Um poema de Pascoaes para Sophia

Por M. Correia Fernandes

Datado de 13 de abril de 1950, em São João de Gatão (Amarante), onde então residia, Teixeira de Pascoaes (1877-1952), por certo por ocasião ou em memória de alguma visita que Sophia lhe tenha feito, dedicou-lhe um poema de seu próprio punho e letra, que aqui transcrevemos:

A Sofia Breyner

Ó Nereide a cantar

Ao som da lira!

Entre as ondas e as nuvens!

Atravez dos teus versos

O mar palpita

E todos os reflexos

Dosol nas vagas

Em que fulgura

A origem mitica da vida.

Deusa oceanica

Liquida estatua,

Fada em nuances

De luz,

E transparencias ondulantes…

E nos deslumbra, e foge!

Sempre a fugir e a deslumbrar-nos!

Sempre a fugir, e a deslumbrar-nos!

Sempre, deante de nos

E no horisonte

Só agua e céu…

 

Pascoaes tinha a esta data, 73 anos. Conhecia obviamente a poesia de Sophia. Por este texto se vê que sustentava por ela evidente admiração, bem como o conhecimento da estrutra, temática e inspiração dos seus escritos. Sophia percorria os seus 30 anos. Nesse ano tinha-se instalado com a família na Travessa das Mónicas, à Graça, em Lisboa, da qual afirmou: “Gosto muito dela. Quando aqui entrei cantei o «Magnificat». É uma casa muito bonita que eu embelezei”. Nesse ano de 1950 Sophia publicava “Coral”, poemas inspirados pela natureza e pelo mar. Talvez Sophia não tenha merecido, ou querido, a presença do seu nome nas variadas placas que que num recanto do solar de Gatão, onde viveu Pascoaes, registam alguns dos que ali o visitaram, como os de Unamuno ou Leonardo Coimbra.

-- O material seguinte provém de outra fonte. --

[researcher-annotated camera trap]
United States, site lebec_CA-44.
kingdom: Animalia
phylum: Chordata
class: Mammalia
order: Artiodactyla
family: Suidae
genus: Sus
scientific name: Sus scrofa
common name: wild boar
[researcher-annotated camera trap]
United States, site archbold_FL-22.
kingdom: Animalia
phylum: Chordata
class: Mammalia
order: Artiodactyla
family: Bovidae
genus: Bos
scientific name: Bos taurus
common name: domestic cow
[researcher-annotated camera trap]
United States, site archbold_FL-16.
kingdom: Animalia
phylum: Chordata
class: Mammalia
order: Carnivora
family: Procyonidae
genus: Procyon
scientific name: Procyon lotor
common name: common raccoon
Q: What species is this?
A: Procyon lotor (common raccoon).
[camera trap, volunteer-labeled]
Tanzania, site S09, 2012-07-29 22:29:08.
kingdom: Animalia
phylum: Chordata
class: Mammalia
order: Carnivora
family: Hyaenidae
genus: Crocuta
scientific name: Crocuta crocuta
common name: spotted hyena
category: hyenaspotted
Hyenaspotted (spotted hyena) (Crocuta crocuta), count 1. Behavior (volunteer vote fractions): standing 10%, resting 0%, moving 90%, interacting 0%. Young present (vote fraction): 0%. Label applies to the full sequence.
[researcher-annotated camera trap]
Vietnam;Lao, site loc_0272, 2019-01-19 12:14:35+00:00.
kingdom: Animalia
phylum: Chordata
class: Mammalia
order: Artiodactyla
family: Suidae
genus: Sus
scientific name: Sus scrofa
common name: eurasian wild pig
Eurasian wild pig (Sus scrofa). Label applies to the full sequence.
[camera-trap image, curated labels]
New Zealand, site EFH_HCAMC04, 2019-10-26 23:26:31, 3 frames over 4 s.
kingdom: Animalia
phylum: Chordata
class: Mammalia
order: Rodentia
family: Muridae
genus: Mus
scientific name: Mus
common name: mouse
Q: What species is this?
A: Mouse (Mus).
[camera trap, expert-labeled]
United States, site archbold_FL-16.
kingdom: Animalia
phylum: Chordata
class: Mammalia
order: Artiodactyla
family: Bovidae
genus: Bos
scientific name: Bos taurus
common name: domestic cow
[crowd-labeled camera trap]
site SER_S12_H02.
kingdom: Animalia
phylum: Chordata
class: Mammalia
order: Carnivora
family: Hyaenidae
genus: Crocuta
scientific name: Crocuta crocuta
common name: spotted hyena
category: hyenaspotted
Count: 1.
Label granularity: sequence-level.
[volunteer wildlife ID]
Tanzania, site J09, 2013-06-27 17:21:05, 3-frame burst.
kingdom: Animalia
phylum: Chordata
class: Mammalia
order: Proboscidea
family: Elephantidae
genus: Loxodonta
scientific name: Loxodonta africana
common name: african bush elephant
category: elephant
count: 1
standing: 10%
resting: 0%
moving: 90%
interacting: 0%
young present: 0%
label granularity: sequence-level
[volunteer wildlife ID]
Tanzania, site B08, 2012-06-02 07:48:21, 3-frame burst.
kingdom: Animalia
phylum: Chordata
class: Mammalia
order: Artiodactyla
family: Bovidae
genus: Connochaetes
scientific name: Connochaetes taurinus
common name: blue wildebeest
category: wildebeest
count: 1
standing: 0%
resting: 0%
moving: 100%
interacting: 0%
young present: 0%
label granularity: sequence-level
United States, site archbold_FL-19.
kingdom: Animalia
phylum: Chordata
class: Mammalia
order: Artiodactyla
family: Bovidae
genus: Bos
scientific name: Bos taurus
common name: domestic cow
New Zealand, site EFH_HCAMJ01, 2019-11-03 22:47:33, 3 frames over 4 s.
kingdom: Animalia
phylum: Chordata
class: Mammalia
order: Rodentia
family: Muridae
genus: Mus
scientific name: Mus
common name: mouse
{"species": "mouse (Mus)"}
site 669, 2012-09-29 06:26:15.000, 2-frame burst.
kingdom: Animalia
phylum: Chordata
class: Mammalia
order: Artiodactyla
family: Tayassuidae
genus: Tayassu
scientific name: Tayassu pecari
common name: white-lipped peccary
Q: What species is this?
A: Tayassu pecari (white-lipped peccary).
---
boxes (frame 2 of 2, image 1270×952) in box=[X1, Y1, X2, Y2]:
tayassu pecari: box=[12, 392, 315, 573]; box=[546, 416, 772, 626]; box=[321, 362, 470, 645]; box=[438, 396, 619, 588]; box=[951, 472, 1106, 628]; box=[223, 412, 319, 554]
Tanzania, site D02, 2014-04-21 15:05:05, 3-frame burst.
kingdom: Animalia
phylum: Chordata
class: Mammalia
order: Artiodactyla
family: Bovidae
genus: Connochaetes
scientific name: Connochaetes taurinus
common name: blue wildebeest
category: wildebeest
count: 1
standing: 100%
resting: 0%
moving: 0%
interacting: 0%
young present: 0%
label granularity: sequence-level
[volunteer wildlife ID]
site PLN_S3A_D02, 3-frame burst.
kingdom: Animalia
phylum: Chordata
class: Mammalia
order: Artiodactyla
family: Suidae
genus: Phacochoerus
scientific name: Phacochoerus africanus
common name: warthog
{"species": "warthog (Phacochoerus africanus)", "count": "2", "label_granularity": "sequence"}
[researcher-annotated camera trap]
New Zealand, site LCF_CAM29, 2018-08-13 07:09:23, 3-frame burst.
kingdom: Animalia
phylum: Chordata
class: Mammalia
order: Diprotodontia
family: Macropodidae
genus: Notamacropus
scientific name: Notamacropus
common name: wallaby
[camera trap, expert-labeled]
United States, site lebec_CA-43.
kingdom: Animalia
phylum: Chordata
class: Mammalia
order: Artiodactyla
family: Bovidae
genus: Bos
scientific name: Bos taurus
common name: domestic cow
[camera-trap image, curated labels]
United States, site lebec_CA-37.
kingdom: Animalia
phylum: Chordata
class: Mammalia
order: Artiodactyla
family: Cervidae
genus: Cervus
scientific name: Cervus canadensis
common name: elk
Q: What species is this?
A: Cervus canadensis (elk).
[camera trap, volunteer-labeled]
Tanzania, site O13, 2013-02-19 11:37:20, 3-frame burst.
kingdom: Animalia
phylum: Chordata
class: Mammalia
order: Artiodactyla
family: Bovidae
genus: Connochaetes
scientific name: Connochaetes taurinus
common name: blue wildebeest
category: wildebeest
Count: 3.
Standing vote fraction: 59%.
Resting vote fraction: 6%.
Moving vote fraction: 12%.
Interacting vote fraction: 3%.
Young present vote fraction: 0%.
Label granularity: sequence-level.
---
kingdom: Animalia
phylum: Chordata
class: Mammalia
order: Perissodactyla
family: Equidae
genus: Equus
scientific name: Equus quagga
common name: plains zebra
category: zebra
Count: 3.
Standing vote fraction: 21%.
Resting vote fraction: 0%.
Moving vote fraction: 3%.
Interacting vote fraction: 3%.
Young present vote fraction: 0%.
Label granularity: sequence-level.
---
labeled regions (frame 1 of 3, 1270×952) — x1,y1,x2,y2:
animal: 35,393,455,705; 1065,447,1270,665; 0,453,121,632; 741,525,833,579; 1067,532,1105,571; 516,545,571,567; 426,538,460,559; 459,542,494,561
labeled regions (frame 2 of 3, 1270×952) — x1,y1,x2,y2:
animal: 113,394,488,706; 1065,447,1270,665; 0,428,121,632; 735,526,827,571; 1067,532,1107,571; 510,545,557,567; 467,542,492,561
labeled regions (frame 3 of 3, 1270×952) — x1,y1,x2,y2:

Deste poema importará reter um conjunto de conceitos que traduzem uma visão pessoal da poesia de Sophia:

Na memória do epíteto Nereide, que ele sente “a cantar” personifica nela, Sophia poeta, a imagem das filhas de Nereu, o deus do mar, com quem partilhava as belezas e as dinâmicas do oceano. Sophia surge assim como a poeta que canta o mar. Sente-se que terá sido o conhecimento do volume “Coral” que inspirou a Pascoaes este epíteto.

“Entre as ondas e as nuvens” sugere o sentido marítimo e ascensional que Pascoaes, homem das serranias do Marão, míticas ou mitificadas, sente na sua poesia.

E parte do mar e da luz para o seu valor simbólico: “a origem mítica da vida”.

Depois passa das nereidas à estátua, concebida como se fosse viva na sua liquidez perene, ou como fada de luz e transparências ondulantes, que se afirma diante de nós, edificando mum horizonte e água e céu. Evidencia assim Pascoaes a presença abrangente e conspícua do mar na poesia de Sophia.

Pode acontecer que Pascoaes tenha lido em Coral estas ou outras palavras inspiradoras:

Luminosos os dias abolidos
Quando o meio-dia inclinava a sombra das colunas
E o azul do céu tomava em si a terra
Apaziguada no murmúrio
Das folhagens e dos deuses.

 

Seja o que for que tenha lido, ou sentido na figura jovem e materna de Sophia, Teixeira de Pascoaes soube ver nas serranias a presença inspiradora do profundo sentido humanista da poesia que dela ia emergindo. Que bem pode ser também inspiradora para os nossos dias em que os valores da natureza se vão afirmando, não onde ela devia afirmar-se presente e inspiradora, mas onde a vamos destruindo, mandando arrancar ou cortar as árvores que nos fazem falta..Que diria o Pascoaes do Marão quando lhe revelassem aos 73 anos que uma empresa promove o corte de sobreiros e as orientações governamentais, e práticas municipas, ignorando o ambiente, mandam cortar as árvores que nos dão folhagem, sombra e vida?

Talvez Sophia lhe pudesse inspirar poemas como este sobre as serranias e arvoresdos do Marão:

Amo-te, desde a fonte piedosa

Que dos teus flancos mana, duma casta

E fresca transparência religiosa.

Uma observação linguística: em tempos de discussões sobre acordo ortográfico, veja-se como Pascoaes, cinco anos depois do acordo de 1945, ainda se olvida por vezes das novas normas, não acentuando as exdrúxulas (mitica, transparencias,oceanica e agua) ou em formas como “deante” ou “horisonte”.

É bom escrever segundo as regras, mas o essencial é o pensamento, o sentimento e a generosidade intelectual. “Quando é alto e nobre o pensamento, súbdita a frase o busca e o escravo ritmo o serve”, como diz Ricardo Reis.